▸ **The problem**:
Go through the records below and show every line with the string "https".

Plain-text document sources:
____

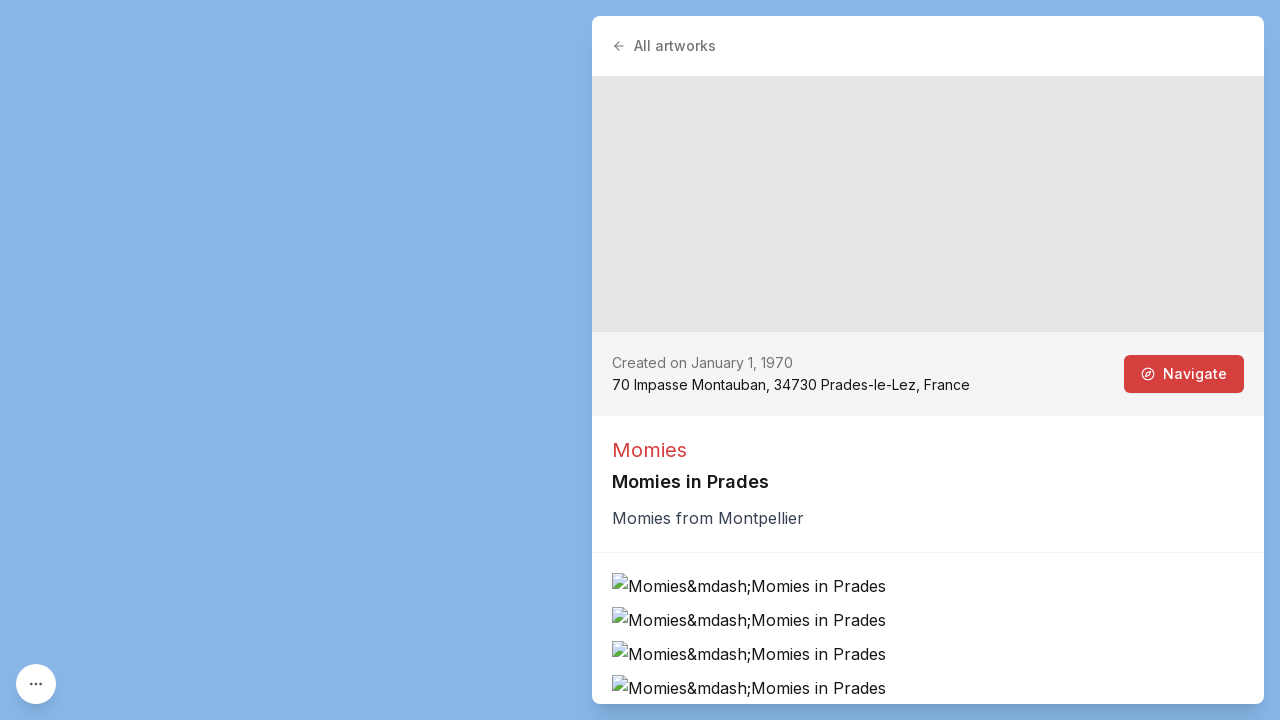

--- FILE ---
content_type: text/x-component
request_url: https://streetartcities.com/cities/montpellier/artworks?status=active&_rsc=1jpl6
body_size: -14
content:
0:{"b":"du4UHsWeRmFltWEeAQG7h","f":[["children","cities","children",["cityId","montpellier","d"],"children","artworks",["artworks",{"children":["__PAGE__?{\"status\":\"active\"}",{}]}],null,null,false]],"S":false}


--- FILE ---
content_type: text/x-component
request_url: https://streetartcities.com/artists/momies?_rsc=1jpl6
body_size: -44
content:
0:{"b":"du4UHsWeRmFltWEeAQG7h","f":[["children","artists",["artists",{"children":[["artistId","momies","d"],{"children":["__PAGE__",{}]}]}],null,null,false]],"S":false}
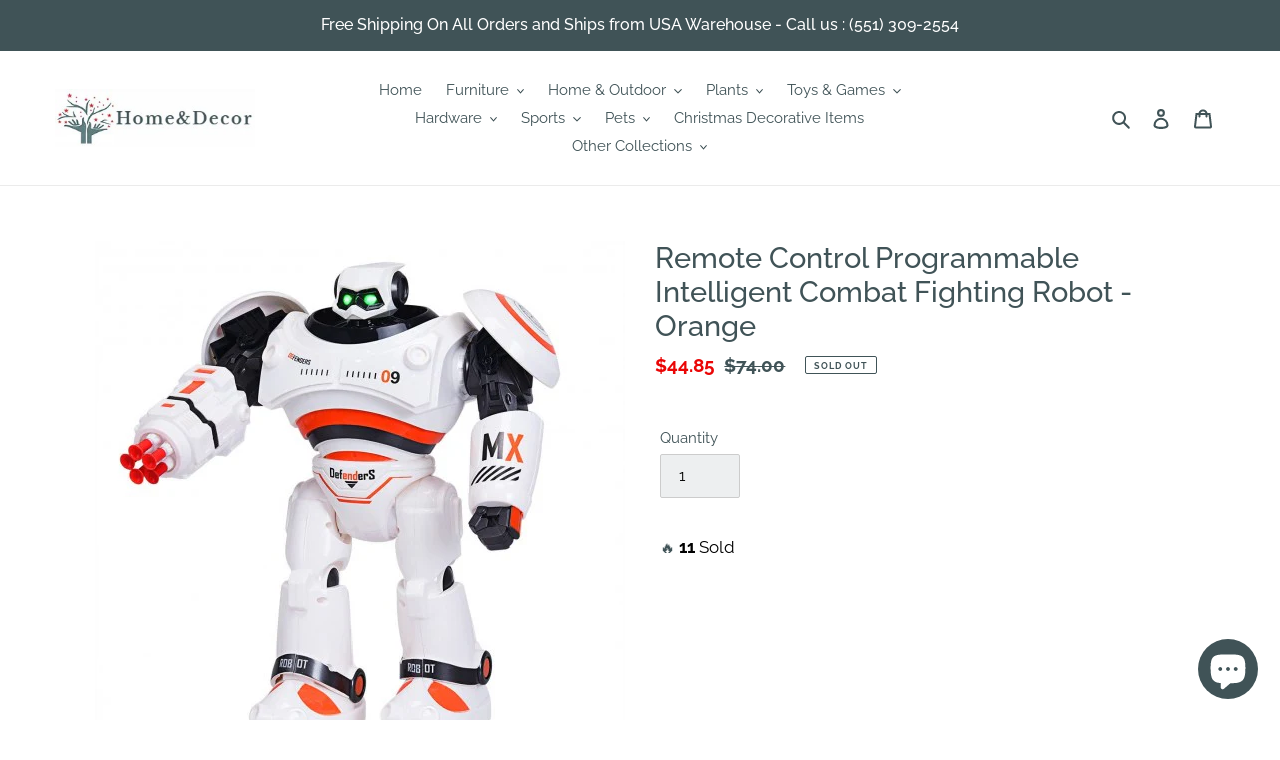

--- FILE ---
content_type: text/html
request_url: https://widgets.joinclyde.com/pdp.html
body_size: 410
content:
<!doctype html><html lang="en"><head><meta charset="utf-8"/><link rel="icon" href="/favicon.ico"/><meta name="viewport" content="width=device-width,initial-scale=1"/><meta name="theme-color" content="#000000"/><link rel="apple-touch-icon" href="/logo192.png"/><link rel="manifest" href="/manifest.json"/><style>body { margin: 0; }</style><title>Clyde Scripts</title><script defer="defer" src="/static/js/pdp.4c4878e4.027c7e84.js"></script></head><body><noscript>You need to enable JavaScript to run this app.</noscript><div id="root"></div></body></html>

____

▸ **Written solution**:
request_url: https://streetartcities.com/cities/montpellier/artworks?status=active&_rsc=1jpl6
request_url: https://streetartcities.com/artists/momies?_rsc=1jpl6
request_url: https://widgets.joinclyde.com/pdp.html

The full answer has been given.